Bittner had gotten a call Monday morning from Stralow, owner of the Pub II, about going to the game, according to a worker at Bittner’s company.
“He called and said, ‘You want to go? I got an extra ticket,’' " said Terry Wertz, who has worked at Bittner’s Lockers for 16 years. “I asked him, ‘Are you going?’ and he said, ‘Yea, I’m going. I might not ever go again.’
“He was a great guy, do anything for you,” Wertz said. “Great to work for. He always told me, ‘You don’t work for me, you work with me.' He’s always been good to me, a heart of gold. All he’s done for me.
“Where they crashed was near the airport,” he said. “They were almost home.”
Bittner, 42, had two children, a boy and a girl ages 10 and 12. He owned a meat processing company in downstate Eureka, according to his father-in-law.
Bittner grew up in Chenoa and met his wife, Carrie, at Illinois State University in Bloomington-Normal. They married after she graduated.
“She’s in shock, obviously,” said Barrows, who was a clinical assistant professor at the University of Illinois at Chicago Medical Center and currently lives in Virginia.
“It’s going to be tough, but we’ll be there for them,” he said. “I’ll be there for our grandchildren.”
John Rokos, a co-owner of the Pub II, said he got a call around 9 a.m. telling him that his partner was killed in the crash.
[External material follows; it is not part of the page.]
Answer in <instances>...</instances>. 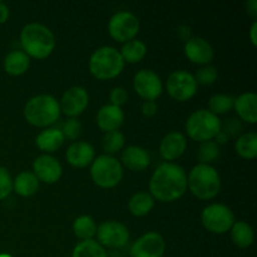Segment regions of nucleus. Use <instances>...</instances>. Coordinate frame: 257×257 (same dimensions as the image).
Segmentation results:
<instances>
[{"instance_id": "nucleus-1", "label": "nucleus", "mask_w": 257, "mask_h": 257, "mask_svg": "<svg viewBox=\"0 0 257 257\" xmlns=\"http://www.w3.org/2000/svg\"><path fill=\"white\" fill-rule=\"evenodd\" d=\"M186 190L187 175L185 170L176 163H162L151 177V196L160 202H173L182 197Z\"/></svg>"}, {"instance_id": "nucleus-2", "label": "nucleus", "mask_w": 257, "mask_h": 257, "mask_svg": "<svg viewBox=\"0 0 257 257\" xmlns=\"http://www.w3.org/2000/svg\"><path fill=\"white\" fill-rule=\"evenodd\" d=\"M20 44L28 57L45 59L55 48V38L52 30L39 23H29L20 33Z\"/></svg>"}, {"instance_id": "nucleus-3", "label": "nucleus", "mask_w": 257, "mask_h": 257, "mask_svg": "<svg viewBox=\"0 0 257 257\" xmlns=\"http://www.w3.org/2000/svg\"><path fill=\"white\" fill-rule=\"evenodd\" d=\"M187 187L191 193L200 200H211L216 197L221 190L220 175L211 165L198 163L188 175Z\"/></svg>"}, {"instance_id": "nucleus-4", "label": "nucleus", "mask_w": 257, "mask_h": 257, "mask_svg": "<svg viewBox=\"0 0 257 257\" xmlns=\"http://www.w3.org/2000/svg\"><path fill=\"white\" fill-rule=\"evenodd\" d=\"M60 115L59 103L49 94H39L30 98L24 107V117L35 127H48Z\"/></svg>"}, {"instance_id": "nucleus-5", "label": "nucleus", "mask_w": 257, "mask_h": 257, "mask_svg": "<svg viewBox=\"0 0 257 257\" xmlns=\"http://www.w3.org/2000/svg\"><path fill=\"white\" fill-rule=\"evenodd\" d=\"M124 68L122 55L113 47H100L90 55L89 70L93 77L108 80L118 77Z\"/></svg>"}, {"instance_id": "nucleus-6", "label": "nucleus", "mask_w": 257, "mask_h": 257, "mask_svg": "<svg viewBox=\"0 0 257 257\" xmlns=\"http://www.w3.org/2000/svg\"><path fill=\"white\" fill-rule=\"evenodd\" d=\"M222 130V123L217 115L207 109H198L188 117L186 131L190 138L196 142L212 141Z\"/></svg>"}, {"instance_id": "nucleus-7", "label": "nucleus", "mask_w": 257, "mask_h": 257, "mask_svg": "<svg viewBox=\"0 0 257 257\" xmlns=\"http://www.w3.org/2000/svg\"><path fill=\"white\" fill-rule=\"evenodd\" d=\"M93 182L102 188H113L122 181L123 168L113 156L102 155L94 158L90 168Z\"/></svg>"}, {"instance_id": "nucleus-8", "label": "nucleus", "mask_w": 257, "mask_h": 257, "mask_svg": "<svg viewBox=\"0 0 257 257\" xmlns=\"http://www.w3.org/2000/svg\"><path fill=\"white\" fill-rule=\"evenodd\" d=\"M201 221L207 231L216 235H222L231 230L235 223V215L227 206L212 203L203 208Z\"/></svg>"}, {"instance_id": "nucleus-9", "label": "nucleus", "mask_w": 257, "mask_h": 257, "mask_svg": "<svg viewBox=\"0 0 257 257\" xmlns=\"http://www.w3.org/2000/svg\"><path fill=\"white\" fill-rule=\"evenodd\" d=\"M108 32L114 40L127 43L135 39L140 32V22L131 12H118L108 23Z\"/></svg>"}, {"instance_id": "nucleus-10", "label": "nucleus", "mask_w": 257, "mask_h": 257, "mask_svg": "<svg viewBox=\"0 0 257 257\" xmlns=\"http://www.w3.org/2000/svg\"><path fill=\"white\" fill-rule=\"evenodd\" d=\"M167 92L178 102L190 100L197 92V83L191 73L186 70H176L167 79Z\"/></svg>"}, {"instance_id": "nucleus-11", "label": "nucleus", "mask_w": 257, "mask_h": 257, "mask_svg": "<svg viewBox=\"0 0 257 257\" xmlns=\"http://www.w3.org/2000/svg\"><path fill=\"white\" fill-rule=\"evenodd\" d=\"M97 237L99 245L110 248H119L127 245L130 240V231L118 221H105L97 228Z\"/></svg>"}, {"instance_id": "nucleus-12", "label": "nucleus", "mask_w": 257, "mask_h": 257, "mask_svg": "<svg viewBox=\"0 0 257 257\" xmlns=\"http://www.w3.org/2000/svg\"><path fill=\"white\" fill-rule=\"evenodd\" d=\"M133 88L141 98L145 100H153V102L162 94L163 90L162 80L158 77L157 73L151 69H142L135 75Z\"/></svg>"}, {"instance_id": "nucleus-13", "label": "nucleus", "mask_w": 257, "mask_h": 257, "mask_svg": "<svg viewBox=\"0 0 257 257\" xmlns=\"http://www.w3.org/2000/svg\"><path fill=\"white\" fill-rule=\"evenodd\" d=\"M166 242L158 232H147L141 236L131 248L132 257H162Z\"/></svg>"}, {"instance_id": "nucleus-14", "label": "nucleus", "mask_w": 257, "mask_h": 257, "mask_svg": "<svg viewBox=\"0 0 257 257\" xmlns=\"http://www.w3.org/2000/svg\"><path fill=\"white\" fill-rule=\"evenodd\" d=\"M89 103V95L83 87H72L65 90L60 99L59 108L60 112L70 118L82 114Z\"/></svg>"}, {"instance_id": "nucleus-15", "label": "nucleus", "mask_w": 257, "mask_h": 257, "mask_svg": "<svg viewBox=\"0 0 257 257\" xmlns=\"http://www.w3.org/2000/svg\"><path fill=\"white\" fill-rule=\"evenodd\" d=\"M33 171L39 182L42 181L48 185L58 182L59 178L62 177L63 172L59 161L48 155H43L35 158L34 163H33Z\"/></svg>"}, {"instance_id": "nucleus-16", "label": "nucleus", "mask_w": 257, "mask_h": 257, "mask_svg": "<svg viewBox=\"0 0 257 257\" xmlns=\"http://www.w3.org/2000/svg\"><path fill=\"white\" fill-rule=\"evenodd\" d=\"M185 54L191 62L201 65H207L213 59L212 47L200 37H192L185 43Z\"/></svg>"}, {"instance_id": "nucleus-17", "label": "nucleus", "mask_w": 257, "mask_h": 257, "mask_svg": "<svg viewBox=\"0 0 257 257\" xmlns=\"http://www.w3.org/2000/svg\"><path fill=\"white\" fill-rule=\"evenodd\" d=\"M187 148V141L181 132H170L163 137L160 151L165 160L175 161L185 153Z\"/></svg>"}, {"instance_id": "nucleus-18", "label": "nucleus", "mask_w": 257, "mask_h": 257, "mask_svg": "<svg viewBox=\"0 0 257 257\" xmlns=\"http://www.w3.org/2000/svg\"><path fill=\"white\" fill-rule=\"evenodd\" d=\"M94 148L88 142H74L68 147L65 157L69 165L77 168L89 166L94 161Z\"/></svg>"}, {"instance_id": "nucleus-19", "label": "nucleus", "mask_w": 257, "mask_h": 257, "mask_svg": "<svg viewBox=\"0 0 257 257\" xmlns=\"http://www.w3.org/2000/svg\"><path fill=\"white\" fill-rule=\"evenodd\" d=\"M124 120V113L122 108L115 107L113 104H105L98 110L97 113V124L102 131L112 132L118 131Z\"/></svg>"}, {"instance_id": "nucleus-20", "label": "nucleus", "mask_w": 257, "mask_h": 257, "mask_svg": "<svg viewBox=\"0 0 257 257\" xmlns=\"http://www.w3.org/2000/svg\"><path fill=\"white\" fill-rule=\"evenodd\" d=\"M122 163L131 171L141 172L151 165V157L147 151L138 146H130L122 153Z\"/></svg>"}, {"instance_id": "nucleus-21", "label": "nucleus", "mask_w": 257, "mask_h": 257, "mask_svg": "<svg viewBox=\"0 0 257 257\" xmlns=\"http://www.w3.org/2000/svg\"><path fill=\"white\" fill-rule=\"evenodd\" d=\"M233 107L242 120L251 124L257 122V95L255 93L241 94L233 100Z\"/></svg>"}, {"instance_id": "nucleus-22", "label": "nucleus", "mask_w": 257, "mask_h": 257, "mask_svg": "<svg viewBox=\"0 0 257 257\" xmlns=\"http://www.w3.org/2000/svg\"><path fill=\"white\" fill-rule=\"evenodd\" d=\"M64 136H63L62 131L57 130V128H47V130L42 131L39 135L37 136V143L38 148L43 152L53 153L57 150H59L64 143Z\"/></svg>"}, {"instance_id": "nucleus-23", "label": "nucleus", "mask_w": 257, "mask_h": 257, "mask_svg": "<svg viewBox=\"0 0 257 257\" xmlns=\"http://www.w3.org/2000/svg\"><path fill=\"white\" fill-rule=\"evenodd\" d=\"M39 180L32 171H23L13 180V190L22 197H30L37 193Z\"/></svg>"}, {"instance_id": "nucleus-24", "label": "nucleus", "mask_w": 257, "mask_h": 257, "mask_svg": "<svg viewBox=\"0 0 257 257\" xmlns=\"http://www.w3.org/2000/svg\"><path fill=\"white\" fill-rule=\"evenodd\" d=\"M30 58L23 50H12L4 59V69L10 75H22L29 69Z\"/></svg>"}, {"instance_id": "nucleus-25", "label": "nucleus", "mask_w": 257, "mask_h": 257, "mask_svg": "<svg viewBox=\"0 0 257 257\" xmlns=\"http://www.w3.org/2000/svg\"><path fill=\"white\" fill-rule=\"evenodd\" d=\"M153 207H155V198L147 192L135 193L128 202V210L136 217L148 215Z\"/></svg>"}, {"instance_id": "nucleus-26", "label": "nucleus", "mask_w": 257, "mask_h": 257, "mask_svg": "<svg viewBox=\"0 0 257 257\" xmlns=\"http://www.w3.org/2000/svg\"><path fill=\"white\" fill-rule=\"evenodd\" d=\"M230 231L233 243L240 248L250 247L255 240L252 227L243 221H235Z\"/></svg>"}, {"instance_id": "nucleus-27", "label": "nucleus", "mask_w": 257, "mask_h": 257, "mask_svg": "<svg viewBox=\"0 0 257 257\" xmlns=\"http://www.w3.org/2000/svg\"><path fill=\"white\" fill-rule=\"evenodd\" d=\"M119 53L122 55L123 62L135 64V63L141 62L146 57V54H147V47L141 40L132 39L130 42L124 43V45H123L122 50Z\"/></svg>"}, {"instance_id": "nucleus-28", "label": "nucleus", "mask_w": 257, "mask_h": 257, "mask_svg": "<svg viewBox=\"0 0 257 257\" xmlns=\"http://www.w3.org/2000/svg\"><path fill=\"white\" fill-rule=\"evenodd\" d=\"M236 152L245 160H253L257 156V135L247 132L241 135L236 141Z\"/></svg>"}, {"instance_id": "nucleus-29", "label": "nucleus", "mask_w": 257, "mask_h": 257, "mask_svg": "<svg viewBox=\"0 0 257 257\" xmlns=\"http://www.w3.org/2000/svg\"><path fill=\"white\" fill-rule=\"evenodd\" d=\"M73 231H74V235L82 241L93 240L97 233V225L90 216L84 215L75 218L73 223Z\"/></svg>"}, {"instance_id": "nucleus-30", "label": "nucleus", "mask_w": 257, "mask_h": 257, "mask_svg": "<svg viewBox=\"0 0 257 257\" xmlns=\"http://www.w3.org/2000/svg\"><path fill=\"white\" fill-rule=\"evenodd\" d=\"M72 257H107L104 247L94 240L80 241L73 250Z\"/></svg>"}, {"instance_id": "nucleus-31", "label": "nucleus", "mask_w": 257, "mask_h": 257, "mask_svg": "<svg viewBox=\"0 0 257 257\" xmlns=\"http://www.w3.org/2000/svg\"><path fill=\"white\" fill-rule=\"evenodd\" d=\"M124 136L119 131H112L107 132L103 137L102 147L107 152L108 156H112L118 153L124 147Z\"/></svg>"}, {"instance_id": "nucleus-32", "label": "nucleus", "mask_w": 257, "mask_h": 257, "mask_svg": "<svg viewBox=\"0 0 257 257\" xmlns=\"http://www.w3.org/2000/svg\"><path fill=\"white\" fill-rule=\"evenodd\" d=\"M201 165H210L220 157V146L215 141H206L201 143L197 152Z\"/></svg>"}, {"instance_id": "nucleus-33", "label": "nucleus", "mask_w": 257, "mask_h": 257, "mask_svg": "<svg viewBox=\"0 0 257 257\" xmlns=\"http://www.w3.org/2000/svg\"><path fill=\"white\" fill-rule=\"evenodd\" d=\"M233 98L227 94L212 95L208 100V109L215 115L225 114L233 108Z\"/></svg>"}, {"instance_id": "nucleus-34", "label": "nucleus", "mask_w": 257, "mask_h": 257, "mask_svg": "<svg viewBox=\"0 0 257 257\" xmlns=\"http://www.w3.org/2000/svg\"><path fill=\"white\" fill-rule=\"evenodd\" d=\"M193 78H195L197 84L211 85L216 82V79H217V70H216L215 67L206 65V67L200 68V69L196 72V74L193 75Z\"/></svg>"}, {"instance_id": "nucleus-35", "label": "nucleus", "mask_w": 257, "mask_h": 257, "mask_svg": "<svg viewBox=\"0 0 257 257\" xmlns=\"http://www.w3.org/2000/svg\"><path fill=\"white\" fill-rule=\"evenodd\" d=\"M82 123H80L77 118H69V119L65 120V123L63 124L62 133L63 136H64V138L74 141L82 135Z\"/></svg>"}, {"instance_id": "nucleus-36", "label": "nucleus", "mask_w": 257, "mask_h": 257, "mask_svg": "<svg viewBox=\"0 0 257 257\" xmlns=\"http://www.w3.org/2000/svg\"><path fill=\"white\" fill-rule=\"evenodd\" d=\"M13 191V180L7 168L0 167V201L5 200Z\"/></svg>"}, {"instance_id": "nucleus-37", "label": "nucleus", "mask_w": 257, "mask_h": 257, "mask_svg": "<svg viewBox=\"0 0 257 257\" xmlns=\"http://www.w3.org/2000/svg\"><path fill=\"white\" fill-rule=\"evenodd\" d=\"M109 99H110V104L120 108L123 104L127 103V99H128L127 90L122 87H115L114 89L110 92Z\"/></svg>"}, {"instance_id": "nucleus-38", "label": "nucleus", "mask_w": 257, "mask_h": 257, "mask_svg": "<svg viewBox=\"0 0 257 257\" xmlns=\"http://www.w3.org/2000/svg\"><path fill=\"white\" fill-rule=\"evenodd\" d=\"M241 130H242V125H241L240 120L236 119V118H231V119H228L227 122L225 123V127L221 131L228 137V136L238 135V133L241 132Z\"/></svg>"}, {"instance_id": "nucleus-39", "label": "nucleus", "mask_w": 257, "mask_h": 257, "mask_svg": "<svg viewBox=\"0 0 257 257\" xmlns=\"http://www.w3.org/2000/svg\"><path fill=\"white\" fill-rule=\"evenodd\" d=\"M158 107L153 100H145L142 104V113L145 117H153L157 113Z\"/></svg>"}, {"instance_id": "nucleus-40", "label": "nucleus", "mask_w": 257, "mask_h": 257, "mask_svg": "<svg viewBox=\"0 0 257 257\" xmlns=\"http://www.w3.org/2000/svg\"><path fill=\"white\" fill-rule=\"evenodd\" d=\"M177 35L181 40L183 42H187L188 39H191V29L187 25H181V27L177 28Z\"/></svg>"}, {"instance_id": "nucleus-41", "label": "nucleus", "mask_w": 257, "mask_h": 257, "mask_svg": "<svg viewBox=\"0 0 257 257\" xmlns=\"http://www.w3.org/2000/svg\"><path fill=\"white\" fill-rule=\"evenodd\" d=\"M9 8L4 3H0V24H4L9 19Z\"/></svg>"}, {"instance_id": "nucleus-42", "label": "nucleus", "mask_w": 257, "mask_h": 257, "mask_svg": "<svg viewBox=\"0 0 257 257\" xmlns=\"http://www.w3.org/2000/svg\"><path fill=\"white\" fill-rule=\"evenodd\" d=\"M246 8H247V13L251 15L252 18L257 17V2L256 0H250L246 4Z\"/></svg>"}, {"instance_id": "nucleus-43", "label": "nucleus", "mask_w": 257, "mask_h": 257, "mask_svg": "<svg viewBox=\"0 0 257 257\" xmlns=\"http://www.w3.org/2000/svg\"><path fill=\"white\" fill-rule=\"evenodd\" d=\"M256 32H257V23L255 22L252 24V27H251V30H250V38H251V43H252L253 45H257V38H256Z\"/></svg>"}, {"instance_id": "nucleus-44", "label": "nucleus", "mask_w": 257, "mask_h": 257, "mask_svg": "<svg viewBox=\"0 0 257 257\" xmlns=\"http://www.w3.org/2000/svg\"><path fill=\"white\" fill-rule=\"evenodd\" d=\"M215 140H216V143H217V145L220 146V145H223V143H226V142H227L228 137H227V136L225 135V133L222 132V131H221V132L218 133L217 136H216V137H215Z\"/></svg>"}, {"instance_id": "nucleus-45", "label": "nucleus", "mask_w": 257, "mask_h": 257, "mask_svg": "<svg viewBox=\"0 0 257 257\" xmlns=\"http://www.w3.org/2000/svg\"><path fill=\"white\" fill-rule=\"evenodd\" d=\"M0 257H12V256L8 255V253H0Z\"/></svg>"}]
</instances>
“He was like my little brother,” Rokos said. “I’m in shock ... This is a tragedy. It’s just a terrible loss. It’s shocking.”
He said Stralow, whom he had known since college, went “to a lot of basketball, football games when he can. Especially around the championships.”
Rokos said he had last talked with Stralow last week, mostly about business and their families.
“He was my working partner,” Rokos said. “He was a tremendous man, very generous to his friends... He was a great businessman. Tremendous.”
At ISU, Athletics Director Larry Lyons said the “Redbird family and the Bloomington-Normal community has suffered a terrible loss today.
“Aaron Leetch was a shining star in this business. He had a gift in dealing with people and building relationships. Our external units were making incredible progress under his leadership, and he was on that trip doing what he does best.
“Torrey Ward was a big part of the success taking place with our men’s basketball program. He had a big personality, was a talented coach and recruiter, and our fans loved him.
“There is no play in the playbook for times like these,” he said. “We will miss Aaron and Torrey deeply, and we will support their families in any way that we can. To honor their individual and collective legacies, we will move the Redbirds and our community forward.”
Leetch leaves behind his wife, Lindsay, and daughters Avery and Emmersen. Ward is survived by his children Torrey and Tamia.